With such a disastrous failure, Anakin decides upon a desperate measure, by which he and a small attack group of two troop-transports fly directly to the ICC to rescue the hostages. Skywalker, in his element, destroys almost all droids in his path, leaving the troops behind him in awe, and with nothing to shoot at. Reaching the hostages, Anakin is shocked as a woman reminds him so much of his mother. As she is killed, we see Skywalker become an avenger, treading perilously close to the dark side of the Force.

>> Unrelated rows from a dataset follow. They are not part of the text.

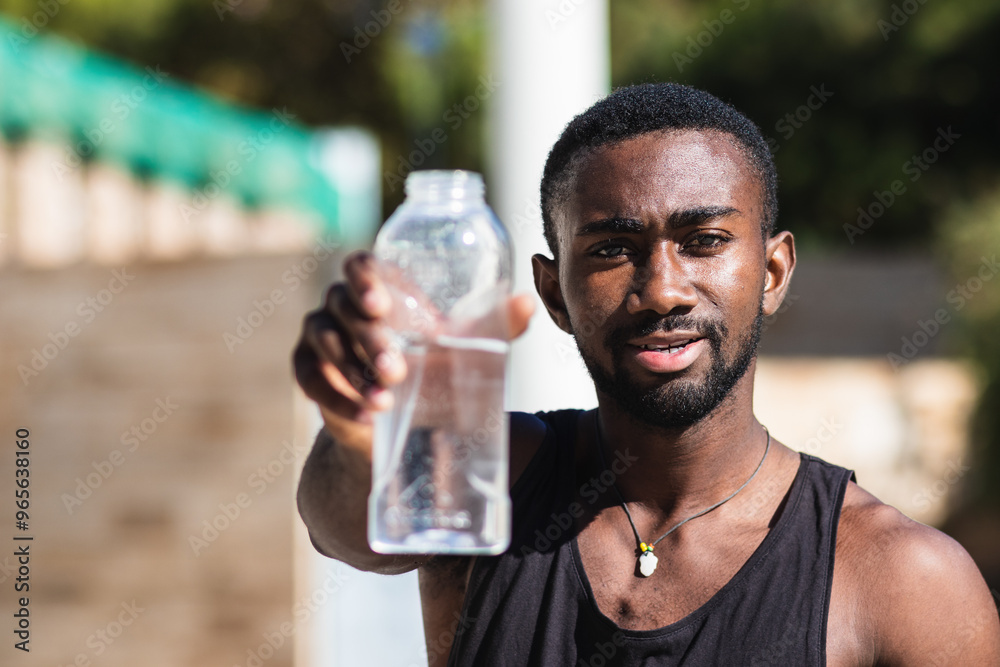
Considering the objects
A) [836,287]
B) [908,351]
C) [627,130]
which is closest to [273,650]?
[627,130]

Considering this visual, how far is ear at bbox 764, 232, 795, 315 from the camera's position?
224 centimetres

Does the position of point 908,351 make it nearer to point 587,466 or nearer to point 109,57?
point 587,466

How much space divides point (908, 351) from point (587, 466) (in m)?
9.73

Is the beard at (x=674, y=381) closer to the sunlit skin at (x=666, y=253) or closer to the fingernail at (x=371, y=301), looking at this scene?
the sunlit skin at (x=666, y=253)

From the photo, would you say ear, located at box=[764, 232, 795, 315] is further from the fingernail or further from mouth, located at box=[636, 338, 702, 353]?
the fingernail

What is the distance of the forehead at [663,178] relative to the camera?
200 cm

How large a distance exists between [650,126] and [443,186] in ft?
2.08
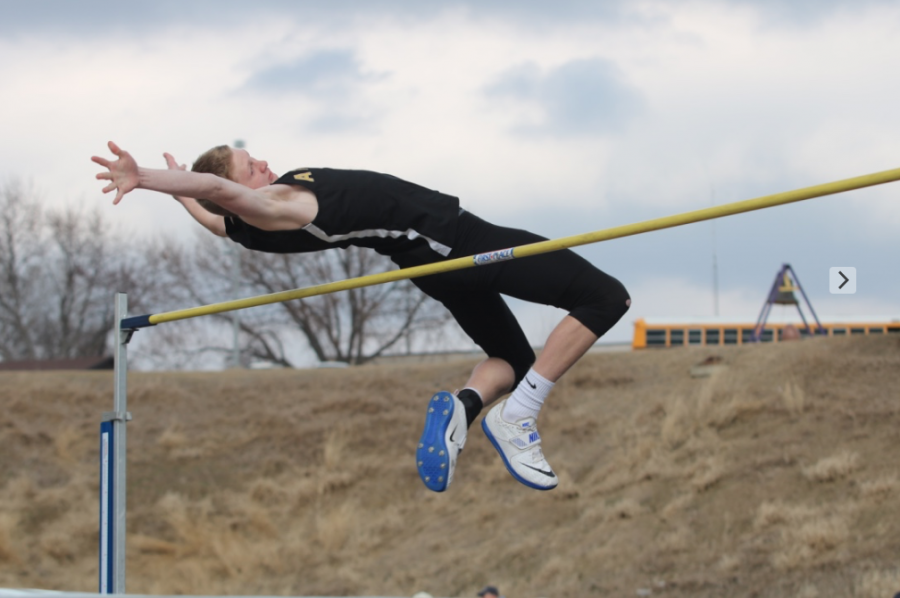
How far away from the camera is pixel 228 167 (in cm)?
458

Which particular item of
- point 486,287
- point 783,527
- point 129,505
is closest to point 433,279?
point 486,287

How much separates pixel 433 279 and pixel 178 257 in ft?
92.9

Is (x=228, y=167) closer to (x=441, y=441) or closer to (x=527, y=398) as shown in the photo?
(x=441, y=441)

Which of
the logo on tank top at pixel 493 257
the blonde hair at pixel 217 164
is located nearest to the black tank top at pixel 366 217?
the blonde hair at pixel 217 164

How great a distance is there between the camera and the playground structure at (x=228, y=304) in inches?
150

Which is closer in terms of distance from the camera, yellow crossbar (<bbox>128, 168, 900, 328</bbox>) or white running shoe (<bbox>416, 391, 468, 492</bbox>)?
yellow crossbar (<bbox>128, 168, 900, 328</bbox>)

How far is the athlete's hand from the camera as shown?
4059mm

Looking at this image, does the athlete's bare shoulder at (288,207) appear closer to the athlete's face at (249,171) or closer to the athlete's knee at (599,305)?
the athlete's face at (249,171)

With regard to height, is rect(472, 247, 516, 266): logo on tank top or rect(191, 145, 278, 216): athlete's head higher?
rect(191, 145, 278, 216): athlete's head

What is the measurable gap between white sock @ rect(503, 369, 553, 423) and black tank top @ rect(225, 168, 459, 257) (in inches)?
25.9

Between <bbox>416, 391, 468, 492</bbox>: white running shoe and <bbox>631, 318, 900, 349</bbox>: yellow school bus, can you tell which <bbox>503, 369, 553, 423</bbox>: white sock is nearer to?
<bbox>416, 391, 468, 492</bbox>: white running shoe

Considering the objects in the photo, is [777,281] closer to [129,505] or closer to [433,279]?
[129,505]

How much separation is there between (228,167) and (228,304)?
2.44 feet

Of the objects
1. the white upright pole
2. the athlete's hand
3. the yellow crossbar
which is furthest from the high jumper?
the white upright pole
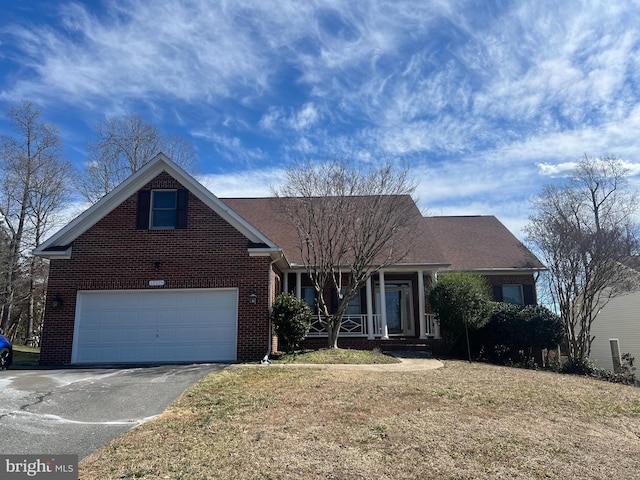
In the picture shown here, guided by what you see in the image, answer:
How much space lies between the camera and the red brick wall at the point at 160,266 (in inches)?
535

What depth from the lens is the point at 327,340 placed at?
54.6 feet

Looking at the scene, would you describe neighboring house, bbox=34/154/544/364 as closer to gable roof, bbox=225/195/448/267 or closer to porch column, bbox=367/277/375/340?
gable roof, bbox=225/195/448/267

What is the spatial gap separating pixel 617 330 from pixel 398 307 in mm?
12753

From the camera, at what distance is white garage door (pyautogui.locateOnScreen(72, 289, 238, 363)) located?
1357 centimetres

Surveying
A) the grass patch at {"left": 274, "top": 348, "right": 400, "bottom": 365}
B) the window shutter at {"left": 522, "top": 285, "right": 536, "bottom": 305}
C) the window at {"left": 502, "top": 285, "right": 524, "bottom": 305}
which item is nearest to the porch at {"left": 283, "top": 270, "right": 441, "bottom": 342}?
the grass patch at {"left": 274, "top": 348, "right": 400, "bottom": 365}

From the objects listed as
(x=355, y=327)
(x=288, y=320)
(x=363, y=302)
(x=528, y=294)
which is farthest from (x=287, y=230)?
(x=528, y=294)

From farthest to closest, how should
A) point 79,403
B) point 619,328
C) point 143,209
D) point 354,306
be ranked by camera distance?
1. point 619,328
2. point 354,306
3. point 143,209
4. point 79,403

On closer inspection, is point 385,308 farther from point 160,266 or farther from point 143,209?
point 143,209

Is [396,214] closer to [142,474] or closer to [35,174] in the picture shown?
[142,474]

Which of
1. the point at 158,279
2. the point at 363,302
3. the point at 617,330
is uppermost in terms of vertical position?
the point at 158,279

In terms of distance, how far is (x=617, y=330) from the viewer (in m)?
23.9

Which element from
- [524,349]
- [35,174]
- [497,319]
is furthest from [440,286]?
[35,174]

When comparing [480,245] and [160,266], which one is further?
[480,245]

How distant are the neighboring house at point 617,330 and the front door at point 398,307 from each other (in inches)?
418
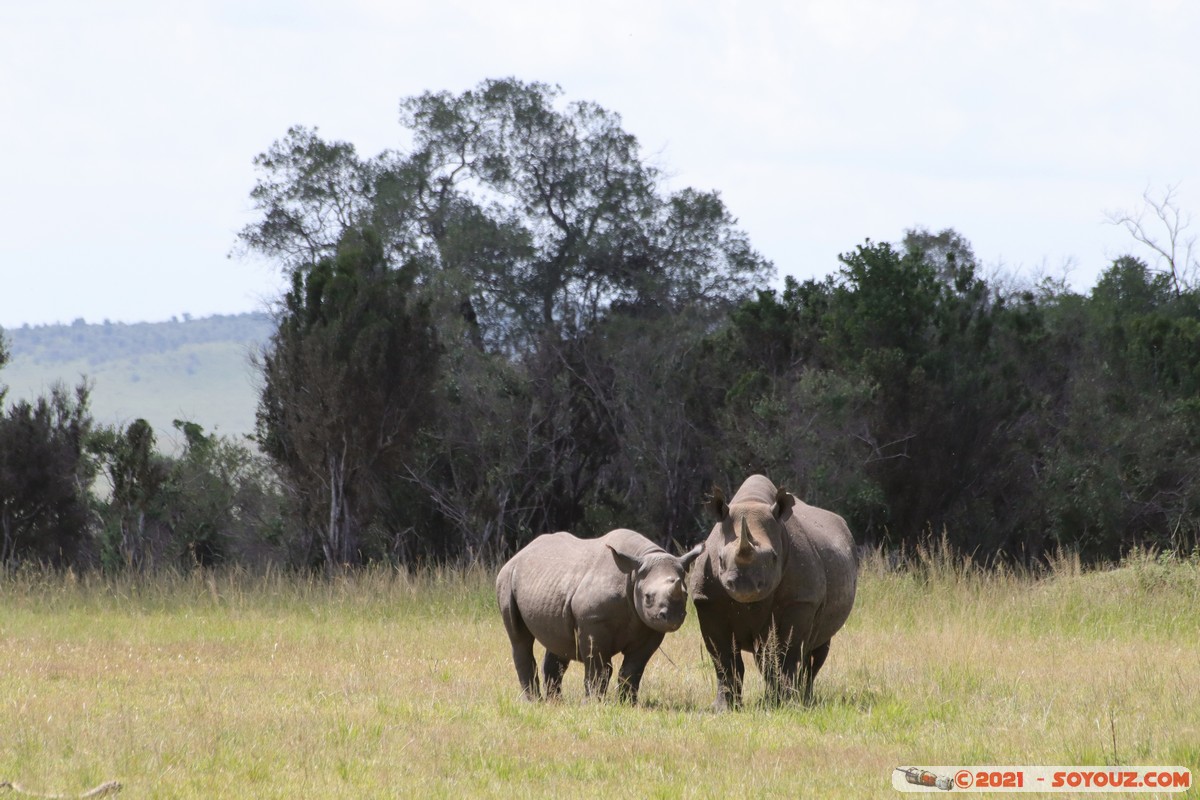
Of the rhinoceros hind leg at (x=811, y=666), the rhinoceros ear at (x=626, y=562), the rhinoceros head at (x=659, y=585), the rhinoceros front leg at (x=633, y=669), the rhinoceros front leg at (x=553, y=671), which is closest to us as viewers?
the rhinoceros head at (x=659, y=585)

Jedi Master Nejaa Halcyon, as well as Grand Master Yoda - and, indeed Darth Sidious - all feel the disturbances in the Force at this, though only one yet understands their meaning. Anakin's rampage only ends before murdering Pors Tonith, as he hears Qui-Gon Jinn's voice reaching him through the Force, telling him to use the Force for good, not destruction. Although Anakin initially brings himself out of his rage, it is only temporarily suppressed, to be brought out later once again.

Though their objectives had been achieved, as well as Pors Tonith having been captured by Skywalker's actions, the Separatists' relief-fleet arrives under a cloaking device. In the battle, Anakin is again in his element, with Master Halcyon becoming more his wingmate than commander. Skywalker, although being called back, seemingly decides to sacrifice himself in order to destroy the enemy flagship. To Halcyon's horror, Anakin disappears in the blast of the Separatist relief-fleet's explosion. Later, however, in the midst of mourning Anakin and celebrating victory, Skywalker's craft returns, much to everyone's surprise. Anakin later explains his seeming resurrection, saying how he had installed a hyperdrive engine in his starfighter, enabling him to escape from the blast, with his split-second timing, stemming from his immense Force-sensitivity.

On his return to Coruscant, the Jedi Council, overbowed with exceptional reports of Anakin's performance, finally agree to grant him Knighthood in the order.